- Estratto
....................
L’analisi delle numerose traiettorie testuali della melodia di “Fortune” nel corso del XVII secolo, rivela come andarono orientandosi sempre più dal romanticismo amoroso iniziale verso tematiche religiose e morali; William Slatyer (1587 – 1647), uomo di chiesa, arrivò ad adattarne perfino due salmi metrici. Ma quel grande successo si interruppe all’improvviso all’inizio del secolo seguente e da quel momento quasi niente più venne stampato e non si conoscono ulteriori versioni in forma di canti popolari.
Fortune my foe: gallows ballad
Il testo di Fortune oggi più noto ed eseguito, si deve alla trascrizione per liuto di John Dowland (1563 – 1626), la cui stampa, datata un paio di anni dopo la sua morte, viene conservata presso la British Library di Londra. Farà la sua apparizione anche ne “Le Allegre Comari di Windsor” di Shakespeare (pubblicata nel 1602 ma con tutta probabilità scritta nel 1597 o forse addirittura prima). Nell’ atto secondo, scena terza, Falstaff infatti afferma: “Vedo cosa saresti se la Fortuna non fosse tua nemica e la Natura tua amica”.
....................
- Record grezzi

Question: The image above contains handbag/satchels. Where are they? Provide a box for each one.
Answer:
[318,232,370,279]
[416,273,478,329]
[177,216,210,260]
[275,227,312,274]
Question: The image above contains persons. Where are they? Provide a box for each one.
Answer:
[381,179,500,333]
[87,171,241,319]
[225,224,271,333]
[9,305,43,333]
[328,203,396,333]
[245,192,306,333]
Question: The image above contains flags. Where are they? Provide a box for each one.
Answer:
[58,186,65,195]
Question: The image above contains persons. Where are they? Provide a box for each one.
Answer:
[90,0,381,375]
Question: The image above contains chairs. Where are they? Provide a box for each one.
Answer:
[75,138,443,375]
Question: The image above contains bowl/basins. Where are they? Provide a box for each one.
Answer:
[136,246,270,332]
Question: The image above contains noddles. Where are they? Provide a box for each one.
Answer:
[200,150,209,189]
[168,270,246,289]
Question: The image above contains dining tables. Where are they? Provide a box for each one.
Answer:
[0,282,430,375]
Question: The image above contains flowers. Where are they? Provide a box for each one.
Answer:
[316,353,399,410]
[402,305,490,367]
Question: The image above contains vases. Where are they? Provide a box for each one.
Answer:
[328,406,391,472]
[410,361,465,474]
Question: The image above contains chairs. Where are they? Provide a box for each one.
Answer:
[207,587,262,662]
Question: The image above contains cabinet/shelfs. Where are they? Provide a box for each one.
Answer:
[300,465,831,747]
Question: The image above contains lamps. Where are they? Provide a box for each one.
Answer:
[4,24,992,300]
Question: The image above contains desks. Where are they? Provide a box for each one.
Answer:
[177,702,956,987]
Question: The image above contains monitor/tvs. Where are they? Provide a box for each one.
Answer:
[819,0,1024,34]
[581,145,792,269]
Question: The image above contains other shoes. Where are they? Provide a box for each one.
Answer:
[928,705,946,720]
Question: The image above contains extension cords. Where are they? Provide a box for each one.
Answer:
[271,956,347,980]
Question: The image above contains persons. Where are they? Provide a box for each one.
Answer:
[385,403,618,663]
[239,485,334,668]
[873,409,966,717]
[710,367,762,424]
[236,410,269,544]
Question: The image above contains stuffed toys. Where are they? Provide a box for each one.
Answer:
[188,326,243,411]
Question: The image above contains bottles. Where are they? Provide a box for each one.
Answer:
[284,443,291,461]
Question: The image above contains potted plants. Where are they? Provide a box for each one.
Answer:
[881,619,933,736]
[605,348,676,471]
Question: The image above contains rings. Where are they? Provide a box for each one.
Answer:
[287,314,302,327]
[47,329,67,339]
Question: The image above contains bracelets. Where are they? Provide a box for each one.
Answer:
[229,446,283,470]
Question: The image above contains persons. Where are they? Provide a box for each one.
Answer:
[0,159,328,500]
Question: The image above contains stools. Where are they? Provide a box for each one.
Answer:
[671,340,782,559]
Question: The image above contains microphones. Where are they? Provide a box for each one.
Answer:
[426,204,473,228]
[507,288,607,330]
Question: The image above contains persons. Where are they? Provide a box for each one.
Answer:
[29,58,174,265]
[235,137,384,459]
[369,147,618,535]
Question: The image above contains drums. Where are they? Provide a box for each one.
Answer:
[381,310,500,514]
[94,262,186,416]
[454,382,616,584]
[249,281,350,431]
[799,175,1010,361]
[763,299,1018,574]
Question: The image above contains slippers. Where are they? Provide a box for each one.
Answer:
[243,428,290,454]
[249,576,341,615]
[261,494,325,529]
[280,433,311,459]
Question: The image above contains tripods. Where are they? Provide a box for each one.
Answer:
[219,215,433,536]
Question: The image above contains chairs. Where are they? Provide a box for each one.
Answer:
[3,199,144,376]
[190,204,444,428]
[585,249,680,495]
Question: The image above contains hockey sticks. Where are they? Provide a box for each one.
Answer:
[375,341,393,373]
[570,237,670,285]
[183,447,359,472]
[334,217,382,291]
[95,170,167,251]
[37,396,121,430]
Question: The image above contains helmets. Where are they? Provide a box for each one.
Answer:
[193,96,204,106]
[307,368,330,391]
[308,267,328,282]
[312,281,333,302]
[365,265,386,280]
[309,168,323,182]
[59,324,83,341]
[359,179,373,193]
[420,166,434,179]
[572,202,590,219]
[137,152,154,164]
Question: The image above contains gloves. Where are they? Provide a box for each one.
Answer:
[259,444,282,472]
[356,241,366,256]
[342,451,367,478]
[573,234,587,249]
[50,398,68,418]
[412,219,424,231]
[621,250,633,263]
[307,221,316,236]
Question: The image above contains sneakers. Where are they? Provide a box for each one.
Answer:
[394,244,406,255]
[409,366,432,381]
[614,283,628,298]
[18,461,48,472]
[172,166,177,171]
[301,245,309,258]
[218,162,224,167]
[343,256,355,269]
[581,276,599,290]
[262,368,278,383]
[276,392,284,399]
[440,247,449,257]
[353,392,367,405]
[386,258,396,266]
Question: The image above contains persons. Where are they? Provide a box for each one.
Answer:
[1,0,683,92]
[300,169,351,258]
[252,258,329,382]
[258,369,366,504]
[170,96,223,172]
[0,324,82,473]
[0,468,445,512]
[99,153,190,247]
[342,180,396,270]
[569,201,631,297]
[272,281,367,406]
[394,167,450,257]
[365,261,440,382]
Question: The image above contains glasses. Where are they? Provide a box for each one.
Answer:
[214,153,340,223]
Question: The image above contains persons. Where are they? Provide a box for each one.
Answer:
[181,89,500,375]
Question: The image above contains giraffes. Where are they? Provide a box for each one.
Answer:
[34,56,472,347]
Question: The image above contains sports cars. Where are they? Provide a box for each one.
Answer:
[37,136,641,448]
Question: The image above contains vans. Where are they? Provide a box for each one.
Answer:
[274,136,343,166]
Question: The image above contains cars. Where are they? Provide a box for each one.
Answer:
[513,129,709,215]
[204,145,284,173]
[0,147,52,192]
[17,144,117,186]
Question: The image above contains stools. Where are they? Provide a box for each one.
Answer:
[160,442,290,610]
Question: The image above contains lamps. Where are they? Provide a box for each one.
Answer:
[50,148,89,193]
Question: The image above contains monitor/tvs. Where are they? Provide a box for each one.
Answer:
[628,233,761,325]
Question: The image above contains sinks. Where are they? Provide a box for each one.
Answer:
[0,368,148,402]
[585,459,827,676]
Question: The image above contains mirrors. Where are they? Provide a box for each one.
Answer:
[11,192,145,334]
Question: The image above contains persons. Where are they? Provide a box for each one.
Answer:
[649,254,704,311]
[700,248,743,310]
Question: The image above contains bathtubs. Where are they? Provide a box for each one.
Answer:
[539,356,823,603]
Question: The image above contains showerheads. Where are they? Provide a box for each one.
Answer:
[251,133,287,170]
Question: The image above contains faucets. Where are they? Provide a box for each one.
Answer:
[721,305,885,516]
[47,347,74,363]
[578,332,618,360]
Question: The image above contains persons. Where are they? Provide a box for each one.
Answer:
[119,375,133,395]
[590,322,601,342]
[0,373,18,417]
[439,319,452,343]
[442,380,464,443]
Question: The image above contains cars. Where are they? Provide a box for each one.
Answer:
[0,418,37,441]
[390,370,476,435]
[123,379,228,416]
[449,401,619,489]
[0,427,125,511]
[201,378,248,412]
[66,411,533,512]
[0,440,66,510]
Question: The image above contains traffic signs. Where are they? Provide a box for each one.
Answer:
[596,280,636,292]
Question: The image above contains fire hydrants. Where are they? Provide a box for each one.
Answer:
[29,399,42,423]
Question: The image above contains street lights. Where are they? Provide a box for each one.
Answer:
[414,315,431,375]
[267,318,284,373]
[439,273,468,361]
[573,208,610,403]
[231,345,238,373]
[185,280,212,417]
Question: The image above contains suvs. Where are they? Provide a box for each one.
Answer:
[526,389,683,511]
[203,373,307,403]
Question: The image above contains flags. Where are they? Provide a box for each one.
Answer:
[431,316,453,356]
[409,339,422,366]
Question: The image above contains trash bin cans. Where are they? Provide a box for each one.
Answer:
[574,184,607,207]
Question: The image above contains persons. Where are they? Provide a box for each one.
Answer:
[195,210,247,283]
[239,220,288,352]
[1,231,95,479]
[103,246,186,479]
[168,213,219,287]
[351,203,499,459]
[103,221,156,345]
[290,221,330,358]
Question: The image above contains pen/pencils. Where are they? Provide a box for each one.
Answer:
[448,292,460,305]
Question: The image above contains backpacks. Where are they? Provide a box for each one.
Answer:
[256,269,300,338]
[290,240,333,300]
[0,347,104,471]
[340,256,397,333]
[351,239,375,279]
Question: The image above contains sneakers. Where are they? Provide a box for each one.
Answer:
....................
- Consegna 1
Riporta senza modifiche il passo dell'estratto sulla melodia di "Fortune", da "L’analisi delle numerose" fino a "di canti popolari.".
- Consegna 2
Restituisci tali e quali soltanto le righe dei record, da quella che contiene "Question: The image above contains sinks." fino a quella che contiene "[574,184,607,207]", entrambe comprese.

- Soluzione 1
L’analisi delle numerose traiettorie testuali della melodia di “Fortune” nel corso del XVII secolo, rivela come andarono orientandosi sempre più dal romanticismo amoroso iniziale verso tematiche religiose e morali; William Slatyer (1587 – 1647), uomo di chiesa, arrivò ad adattarne perfino due salmi metrici. Ma quel grande successo si interruppe all’improvviso all’inizio del secolo seguente e da quel momento quasi niente più venne stampato e non si conoscono ulteriori versioni in forma di canti popolari.

- Soluzione 2
Question: The image above contains sinks. Where are they? Provide a box for each one.
Answer:
[0,368,148,402]
[585,459,827,676]
Question: The image above contains mirrors. Where are they? Provide a box for each one.
Answer:
[11,192,145,334]
Question: The image above contains persons. Where are they? Provide a box for each one.
Answer:
[649,254,704,311]
[700,248,743,310]
Question: The image above contains bathtubs. Where are they? Provide a box for each one.
Answer:
[539,356,823,603]
Question: The image above contains showerheads. Where are they? Provide a box for each one.
Answer:
[251,133,287,170]
Question: The image above contains faucets. Where are they? Provide a box for each one.
Answer:
[721,305,885,516]
[47,347,74,363]
[578,332,618,360]
Question: The image above contains persons. Where are they? Provide a box for each one.
Answer:
[119,375,133,395]
[590,322,601,342]
[0,373,18,417]
[439,319,452,343]
[442,380,464,443]
Question: The image above contains cars. Where are they? Provide a box for each one.
Answer:
[0,418,37,441]
[390,370,476,435]
[123,379,228,416]
[449,401,619,489]
[0,427,125,511]
[201,378,248,412]
[66,411,533,512]
[0,440,66,510]
Question: The image above contains traffic signs. Where are they? Provide a box for each one.
Answer:
[596,280,636,292]
Question: The image above contains fire hydrants. Where are they? Provide a box for each one.
Answer:
[29,399,42,423]
Question: The image above contains street lights. Where are they? Provide a box for each one.
Answer:
[414,315,431,375]
[267,318,284,373]
[439,273,468,361]
[573,208,610,403]
[231,345,238,373]
[185,280,212,417]
Question: The image above contains suvs. Where are they? Provide a box for each one.
Answer:
[526,389,683,511]
[203,373,307,403]
Question: The image above contains flags. Where are they? Provide a box for each one.
Answer:
[431,316,453,356]
[409,339,422,366]
Question: The image above contains trash bin cans. Where are they? Provide a box for each one.
Answer:
[574,184,607,207]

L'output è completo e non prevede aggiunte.